Output every entry exactly as written, skipping any pictures.
● ● ●
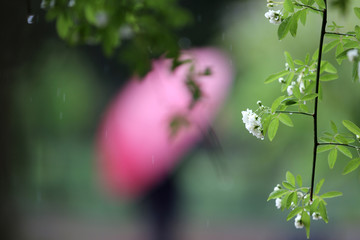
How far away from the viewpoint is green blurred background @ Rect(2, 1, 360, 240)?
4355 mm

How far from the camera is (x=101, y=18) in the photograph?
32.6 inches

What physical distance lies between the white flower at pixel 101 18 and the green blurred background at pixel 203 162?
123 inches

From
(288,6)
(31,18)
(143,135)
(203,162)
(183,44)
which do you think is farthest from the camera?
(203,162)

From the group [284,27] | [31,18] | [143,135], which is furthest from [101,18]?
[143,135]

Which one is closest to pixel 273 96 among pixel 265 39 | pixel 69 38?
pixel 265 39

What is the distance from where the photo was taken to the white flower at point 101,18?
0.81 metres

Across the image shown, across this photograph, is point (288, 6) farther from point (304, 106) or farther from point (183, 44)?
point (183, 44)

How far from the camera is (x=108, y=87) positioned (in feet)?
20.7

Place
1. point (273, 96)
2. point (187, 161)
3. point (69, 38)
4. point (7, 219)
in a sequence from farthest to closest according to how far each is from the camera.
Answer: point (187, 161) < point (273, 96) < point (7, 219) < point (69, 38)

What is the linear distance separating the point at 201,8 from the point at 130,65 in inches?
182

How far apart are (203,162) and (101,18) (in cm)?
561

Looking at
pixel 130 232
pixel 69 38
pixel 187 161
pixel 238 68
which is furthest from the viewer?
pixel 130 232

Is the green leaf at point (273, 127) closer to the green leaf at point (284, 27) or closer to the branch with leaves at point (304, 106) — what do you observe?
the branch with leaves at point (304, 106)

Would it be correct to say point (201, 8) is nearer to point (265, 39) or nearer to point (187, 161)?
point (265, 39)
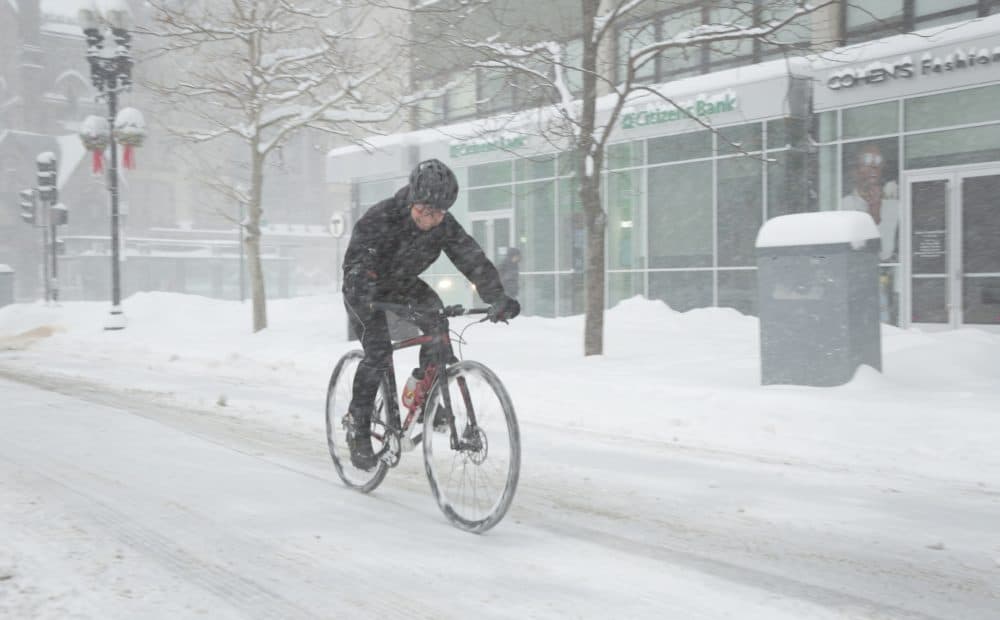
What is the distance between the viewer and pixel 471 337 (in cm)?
● ● ●
* Finished answer *
How far away from the viewpoint is green blurred background @ Rect(2, 1, 360, 240)?
4355 mm

How far from the camera is (x=101, y=18) in the photograph?
32.6 inches

What physical distance lies between the white flower at pixel 101 18 and the green blurred background at pixel 203 162?
123 inches

From
(288,6)
(31,18)
(143,135)
(203,162)
(183,44)
which do you think is farthest from the camera?
(203,162)

From the group [284,27] | [31,18] | [143,135], which is furthest from [101,18]?
[143,135]

Which one is closest to pixel 273 96 among pixel 265 39 | pixel 69 38?
pixel 265 39

What is the distance from where the photo was taken to the white flower at point 101,18?
0.81 metres

Across the image shown, across this photograph, is point (288, 6) farther from point (304, 106) or farther from point (183, 44)?
point (183, 44)

How far from the camera is (x=108, y=87) positioned (in feet)?
20.7

Place
1. point (273, 96)
2. point (187, 161)
3. point (69, 38)
4. point (7, 219)
in a sequence from farthest to closest according to how far each is from the camera.
Answer: point (187, 161) < point (273, 96) < point (7, 219) < point (69, 38)

What is the linear distance separating the point at 201,8 from the point at 130,65 in inches?
182

How far apart are (203,162) and (101,18) (in cm)?
561

Looking at
pixel 130 232
pixel 69 38
pixel 187 161
pixel 238 68
which is furthest from the viewer?
pixel 130 232

Is the green leaf at point (273, 127) closer to the green leaf at point (284, 27) or closer to the branch with leaves at point (304, 106) — what do you observe?
the branch with leaves at point (304, 106)

Would it be correct to say point (201, 8) is nearer to point (265, 39) or nearer to point (187, 161)?
point (265, 39)
What is the distance between the viewer and pixel 471 337 (in cm)?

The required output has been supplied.